"Time cannot be stopped."
Translation:El tiempo no puede ser detenido.
Morian1. Your comment was too deeply imbeded so I could not reply directly, but since this is the same stream I am hoping you will get this. The use of the reflexive form is a more common form of the passive voice in Spanish. You translate it using passive voice into English. Although some sentences using this passive construction might be translated into other languages using the equivalent of one (on in French or Man in German) the English use of one has connotations and emphasis which these other languages do not have. In English we tend to use an amorphous "you" for general statements because one is generally used to indicate what is "proper" But as I say this reflexive use is passive voice as in the English translation
Hi lynettemcw, Thank you for the reply. Are you saying that the reflexive form in Spanish is most commonly and more accurately translated into English speakers' use of an amorphous "you" when making general statements, rather than a "proper" "one?" Just want to be sure I understand completely. If so, is the reflexive form ever translated to "one?" and are there any helpful hints as to when it would be translated as such.
Just on a side note, I habitually use "one" in writing and speech because of an English teacher that would go nuts when we (her students) would use "you" in our essays haha.
------------------------------------------------
Work task 1 >> Retype the discussion on the Spanish reflexive word for word from "Just on a side" to "our essays haha.".
Work task 2 >> List every language that the discussion on the Spanish reflexive names.
The rows after this point are separate material, unrelated to the discussion on the Spanish reflexive.

Dataset extract >>
------------------------------------------------
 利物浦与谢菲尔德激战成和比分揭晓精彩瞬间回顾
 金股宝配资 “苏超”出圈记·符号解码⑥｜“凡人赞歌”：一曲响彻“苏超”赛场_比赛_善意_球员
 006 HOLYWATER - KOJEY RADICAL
------------------------------------------------
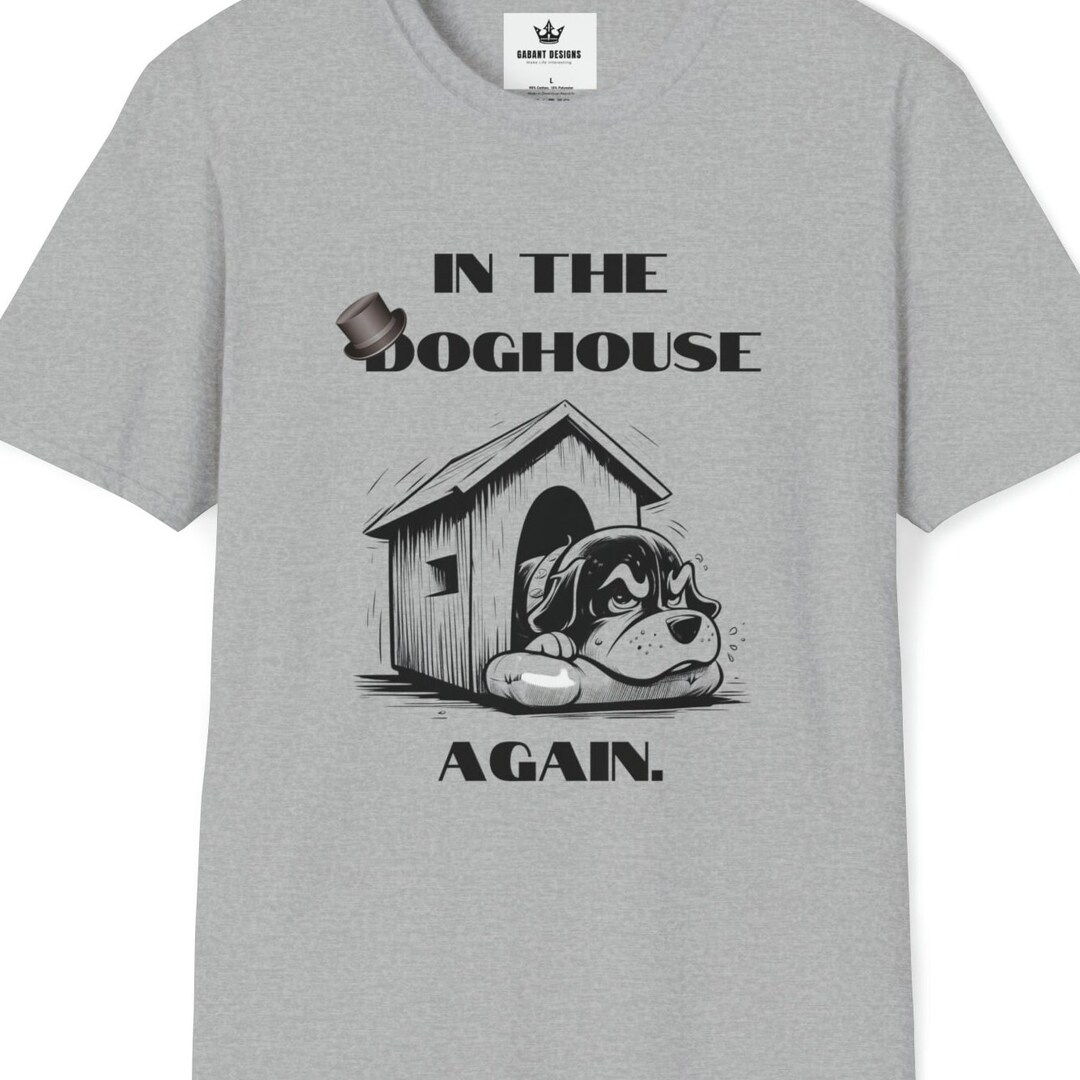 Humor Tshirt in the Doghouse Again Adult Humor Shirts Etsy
------------------------------------------------
Expected output 1 >>
Just on a side note, I habitually use "one" in writing and speech because of an English teacher that would go nuts when we (her students) would use "you" in our essays haha.

Expected output 2 >> Spanish, English, French, German